Document passage —
= Beginning of Section =

##1 - Set up kernel, load required dependencies, dataset, LLM

###1.1 - Set up kernel and dependencies

In [None]:
%pip install --upgrade pip
%pip install --disable-pip-version-check \
    torch==1.13.1 \
    torchdata==0.5.1 --quiet



%pip install \
    transformers==4.27.2 \
    datasets==2.11.0 \
    evaluate==0.4.0 \
    rouge_score==0.1.2 \
    loralib==0.1.1 \
    peft==0.3.0 --quiet

In [None]:
from datasets import load_dataset
from transformers import AutoModelForSeq2SeqLM, AutoTokenizer, GenerationConfig
import torch
import time
import evaluate
import pandas as pd
import numpy as np

###1.2 - Load dataset and LLM

Downloading the Dialogsum HuggingFace dataset

In [None]:
huggingface_dataset_name = "knkarthick/dialogsum"

dataset = load_dataset(huggingface_dataset_name)

= End of Section =

Using the information —
**a.** Change the notebook setup text from "###1.2 - Load" up to and including "dataset = load_dataset(huggingface_dataset_name)", replacing "huggingface_dataset_name" with "hf_dataset_name" wherever it occurs.
**b.** Answer these questions using the notebook setup text:
(i) Which version of torch does it install?
(ii) What string is assigned to the dataset name variable?
(iii) Which version of peft does it install?
**c.** Continue the notebook setup text from the point where it stops.

Extracted information —
= Beginning of Section =

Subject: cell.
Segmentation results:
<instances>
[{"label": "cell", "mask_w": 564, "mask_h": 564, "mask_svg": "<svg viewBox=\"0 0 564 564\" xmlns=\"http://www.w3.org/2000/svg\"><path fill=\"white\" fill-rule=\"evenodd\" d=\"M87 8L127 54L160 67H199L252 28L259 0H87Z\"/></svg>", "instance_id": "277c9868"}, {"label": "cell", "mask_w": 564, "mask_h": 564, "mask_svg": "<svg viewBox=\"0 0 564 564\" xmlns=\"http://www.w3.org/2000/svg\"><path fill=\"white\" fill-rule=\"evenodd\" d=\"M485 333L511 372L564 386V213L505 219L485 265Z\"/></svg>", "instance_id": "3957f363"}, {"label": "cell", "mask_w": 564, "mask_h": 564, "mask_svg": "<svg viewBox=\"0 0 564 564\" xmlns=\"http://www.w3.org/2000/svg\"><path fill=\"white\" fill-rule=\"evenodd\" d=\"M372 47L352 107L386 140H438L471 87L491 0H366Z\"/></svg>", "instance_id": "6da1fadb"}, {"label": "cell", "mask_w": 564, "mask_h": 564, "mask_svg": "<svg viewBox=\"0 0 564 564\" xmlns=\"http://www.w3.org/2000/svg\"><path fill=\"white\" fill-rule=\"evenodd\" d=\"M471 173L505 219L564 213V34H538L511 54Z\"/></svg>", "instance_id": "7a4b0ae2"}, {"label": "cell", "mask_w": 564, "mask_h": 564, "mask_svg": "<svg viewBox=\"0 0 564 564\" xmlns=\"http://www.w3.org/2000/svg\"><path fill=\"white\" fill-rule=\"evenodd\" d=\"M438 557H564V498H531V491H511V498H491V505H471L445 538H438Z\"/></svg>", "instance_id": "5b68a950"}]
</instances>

= End of Section =

Answers given —
**a.**
###1.2 - Load dataset and LLM

Downloading the Dialogsum HuggingFace dataset

In [None]:
hf_dataset_name = "knkarthick/dialogsum"

dataset = load_dataset(hf_dataset_name)

**b.**
(i) 1.13.1
(ii) "knkarthick/dialogsum"
(iii) 0.3.0

**c.**
dataset

Load the pretrained FLAN-T5 model (small version) and its tokenizer from HF

In [None]:
model_name = 'google/flan-t5-base'

original_model = AutoModelForSeq2SeqLM.from_pretrained(model_name, torch_dtype=torch.bfloat16)
tokenizer = AutoTokenizer.from_pretrained(model_name)

It is possible to pull out the number of model parameters and find out how many of them are trainable. The following function can be used to do that, at this stage, you do not need to go into details of it.

In [None]:
def print_number_of_trainable_model_parameters(model):
  trainable_model_params = 0
  all_model_params = 0
  for _, param in model.named_parameters():
    all_model_params += param.numel()
    if param.requires_grad:
      trainable_model_params += param.numel()
  return f"trainable model parameters: {trainable_model_params}\nall model parameters: {all_model_params}\npercentage of trainable model params: {(trainable_model_params/all_model_params)*100}%"

print(print_number_of_trainable_model_parameters(original_model))

###1.3 - Test the model with zero-shot inferencing

In [None]:
index = 200
dialogue = dataset['test'][index]['dialogue']
summary = dataset['test'][index]['summary']

prompt = f"""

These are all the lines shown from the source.